>> START Extracted material

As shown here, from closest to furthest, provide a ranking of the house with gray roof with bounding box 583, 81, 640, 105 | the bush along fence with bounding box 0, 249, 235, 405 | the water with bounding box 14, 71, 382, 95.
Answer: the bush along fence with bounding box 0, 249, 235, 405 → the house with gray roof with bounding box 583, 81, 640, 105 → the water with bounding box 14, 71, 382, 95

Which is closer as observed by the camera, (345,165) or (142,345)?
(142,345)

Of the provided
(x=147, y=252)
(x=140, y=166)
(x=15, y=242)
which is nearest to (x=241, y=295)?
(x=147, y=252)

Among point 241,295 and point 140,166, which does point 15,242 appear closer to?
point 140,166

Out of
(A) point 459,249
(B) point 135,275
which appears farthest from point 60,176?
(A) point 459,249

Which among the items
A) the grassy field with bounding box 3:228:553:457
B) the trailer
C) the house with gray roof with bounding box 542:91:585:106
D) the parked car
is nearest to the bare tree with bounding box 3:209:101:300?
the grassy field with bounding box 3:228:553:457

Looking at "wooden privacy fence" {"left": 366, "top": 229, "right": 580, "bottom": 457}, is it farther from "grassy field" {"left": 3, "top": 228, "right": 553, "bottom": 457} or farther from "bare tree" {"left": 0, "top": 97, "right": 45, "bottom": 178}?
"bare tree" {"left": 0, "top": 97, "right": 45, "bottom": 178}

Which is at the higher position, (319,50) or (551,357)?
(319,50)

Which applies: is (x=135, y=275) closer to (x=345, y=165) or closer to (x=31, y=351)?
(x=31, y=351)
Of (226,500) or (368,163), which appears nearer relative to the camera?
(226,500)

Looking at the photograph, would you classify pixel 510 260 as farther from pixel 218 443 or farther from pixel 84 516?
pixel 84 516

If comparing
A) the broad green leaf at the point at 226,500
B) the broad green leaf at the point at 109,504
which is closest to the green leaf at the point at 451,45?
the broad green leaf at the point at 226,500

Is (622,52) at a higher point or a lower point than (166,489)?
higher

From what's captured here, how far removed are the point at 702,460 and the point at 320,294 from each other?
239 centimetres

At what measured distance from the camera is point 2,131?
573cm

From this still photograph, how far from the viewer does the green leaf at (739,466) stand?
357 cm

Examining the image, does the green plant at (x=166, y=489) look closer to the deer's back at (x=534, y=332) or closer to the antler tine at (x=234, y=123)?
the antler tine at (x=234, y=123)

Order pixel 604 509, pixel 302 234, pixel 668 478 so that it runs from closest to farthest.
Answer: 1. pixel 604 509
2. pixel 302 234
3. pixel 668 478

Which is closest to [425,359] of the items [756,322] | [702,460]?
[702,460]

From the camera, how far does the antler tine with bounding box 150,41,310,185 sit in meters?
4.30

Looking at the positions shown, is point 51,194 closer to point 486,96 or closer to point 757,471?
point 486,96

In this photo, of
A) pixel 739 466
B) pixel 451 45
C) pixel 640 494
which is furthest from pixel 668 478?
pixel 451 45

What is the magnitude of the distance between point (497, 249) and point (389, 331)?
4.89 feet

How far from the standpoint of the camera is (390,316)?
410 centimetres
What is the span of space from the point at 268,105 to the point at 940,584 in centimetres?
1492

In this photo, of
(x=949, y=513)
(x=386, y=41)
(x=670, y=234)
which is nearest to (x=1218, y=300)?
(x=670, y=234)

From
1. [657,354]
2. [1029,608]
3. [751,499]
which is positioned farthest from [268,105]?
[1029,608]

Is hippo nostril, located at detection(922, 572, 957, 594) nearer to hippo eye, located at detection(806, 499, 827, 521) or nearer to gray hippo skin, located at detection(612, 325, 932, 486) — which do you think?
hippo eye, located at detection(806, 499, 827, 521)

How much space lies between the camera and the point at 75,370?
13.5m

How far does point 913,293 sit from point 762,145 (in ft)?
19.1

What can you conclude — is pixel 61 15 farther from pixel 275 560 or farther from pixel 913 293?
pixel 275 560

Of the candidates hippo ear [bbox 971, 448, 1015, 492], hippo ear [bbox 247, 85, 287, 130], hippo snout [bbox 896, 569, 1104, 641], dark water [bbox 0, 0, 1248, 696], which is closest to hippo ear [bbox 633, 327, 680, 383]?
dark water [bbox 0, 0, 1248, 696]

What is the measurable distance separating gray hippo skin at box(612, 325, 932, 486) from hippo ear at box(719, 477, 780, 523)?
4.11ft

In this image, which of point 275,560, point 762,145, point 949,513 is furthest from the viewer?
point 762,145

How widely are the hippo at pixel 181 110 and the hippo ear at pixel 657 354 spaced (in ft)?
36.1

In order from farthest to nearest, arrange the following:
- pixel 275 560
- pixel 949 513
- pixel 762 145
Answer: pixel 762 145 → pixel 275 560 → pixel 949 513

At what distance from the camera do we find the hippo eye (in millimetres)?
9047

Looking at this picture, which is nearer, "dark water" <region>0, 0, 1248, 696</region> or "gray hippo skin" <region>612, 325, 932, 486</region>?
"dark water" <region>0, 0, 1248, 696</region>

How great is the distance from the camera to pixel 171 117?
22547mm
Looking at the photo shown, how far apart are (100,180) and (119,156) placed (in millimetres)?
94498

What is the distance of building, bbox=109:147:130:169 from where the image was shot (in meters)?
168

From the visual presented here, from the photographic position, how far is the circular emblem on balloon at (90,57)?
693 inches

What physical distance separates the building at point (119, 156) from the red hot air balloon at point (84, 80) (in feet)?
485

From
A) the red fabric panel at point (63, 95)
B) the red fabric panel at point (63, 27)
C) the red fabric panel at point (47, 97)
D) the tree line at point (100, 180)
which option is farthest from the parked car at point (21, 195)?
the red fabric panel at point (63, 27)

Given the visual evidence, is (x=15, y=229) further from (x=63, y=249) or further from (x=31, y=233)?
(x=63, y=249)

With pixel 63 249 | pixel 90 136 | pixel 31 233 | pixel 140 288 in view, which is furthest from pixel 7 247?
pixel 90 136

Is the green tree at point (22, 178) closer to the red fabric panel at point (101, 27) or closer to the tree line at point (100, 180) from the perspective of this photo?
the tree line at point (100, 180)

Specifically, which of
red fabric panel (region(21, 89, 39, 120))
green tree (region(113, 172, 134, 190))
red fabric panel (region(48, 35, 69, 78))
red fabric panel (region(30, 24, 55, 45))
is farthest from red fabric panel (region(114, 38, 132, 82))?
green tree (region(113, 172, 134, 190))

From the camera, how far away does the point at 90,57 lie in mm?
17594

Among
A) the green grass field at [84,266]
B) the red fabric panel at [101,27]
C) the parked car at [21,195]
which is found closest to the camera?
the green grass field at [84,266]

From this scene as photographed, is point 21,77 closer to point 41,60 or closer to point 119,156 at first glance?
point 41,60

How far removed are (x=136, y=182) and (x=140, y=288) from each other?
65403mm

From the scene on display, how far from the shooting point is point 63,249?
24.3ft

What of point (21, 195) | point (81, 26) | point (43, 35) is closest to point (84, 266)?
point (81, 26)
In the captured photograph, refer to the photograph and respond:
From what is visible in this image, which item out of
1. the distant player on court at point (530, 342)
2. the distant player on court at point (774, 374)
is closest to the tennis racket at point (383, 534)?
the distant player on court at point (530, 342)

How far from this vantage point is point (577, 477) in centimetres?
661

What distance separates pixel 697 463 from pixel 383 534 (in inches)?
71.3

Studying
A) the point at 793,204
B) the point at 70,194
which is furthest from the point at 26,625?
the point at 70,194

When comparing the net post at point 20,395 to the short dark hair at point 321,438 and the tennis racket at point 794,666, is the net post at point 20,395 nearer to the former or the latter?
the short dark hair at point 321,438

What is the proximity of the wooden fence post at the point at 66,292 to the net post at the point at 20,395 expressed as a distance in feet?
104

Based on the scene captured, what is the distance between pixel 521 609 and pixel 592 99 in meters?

>> END Extracted material

**Given exercise**
Each line from the one containing "Specifically, which of" to the end of the records should be echoed exactly, and no other line.

**Written solution**
Specifically, which of
red fabric panel (region(21, 89, 39, 120))
green tree (region(113, 172, 134, 190))
red fabric panel (region(48, 35, 69, 78))
red fabric panel (region(30, 24, 55, 45))
is farthest from red fabric panel (region(114, 38, 132, 82))?
green tree (region(113, 172, 134, 190))

From the camera, how far away does the point at 90,57 lie in mm?
17594

Among
A) the green grass field at [84,266]
B) the red fabric panel at [101,27]
C) the parked car at [21,195]
which is found closest to the camera?
the green grass field at [84,266]

From this scene as photographed, is point 21,77 closer to point 41,60 or closer to point 119,156 at first glance?
point 41,60

How far removed are (x=136, y=182) and (x=140, y=288) from each other?
65403mm

From the scene on display, how far from the shooting point is point 63,249?
24.3ft

What of point (21, 195) | point (81, 26) | point (43, 35) is closest to point (84, 266)?
point (81, 26)
In the captured photograph, refer to the photograph and respond:
From what is visible in this image, which item out of
1. the distant player on court at point (530, 342)
2. the distant player on court at point (774, 374)
is closest to the tennis racket at point (383, 534)?
the distant player on court at point (530, 342)

How far from this vantage point is point (577, 477) in centimetres?
661

What distance separates pixel 697 463 from pixel 383 534 (in inches)?
71.3

Studying
A) the point at 793,204
B) the point at 70,194
which is furthest from the point at 26,625?
the point at 70,194

When comparing the net post at point 20,395 to the short dark hair at point 321,438 and the tennis racket at point 794,666, is the net post at point 20,395 nearer to the former or the latter?
the short dark hair at point 321,438

What is the proximity of the wooden fence post at the point at 66,292 to the net post at the point at 20,395 expressed as a distance in feet?
104

Based on the scene captured, what is the distance between pixel 521 609 and pixel 592 99 in meters?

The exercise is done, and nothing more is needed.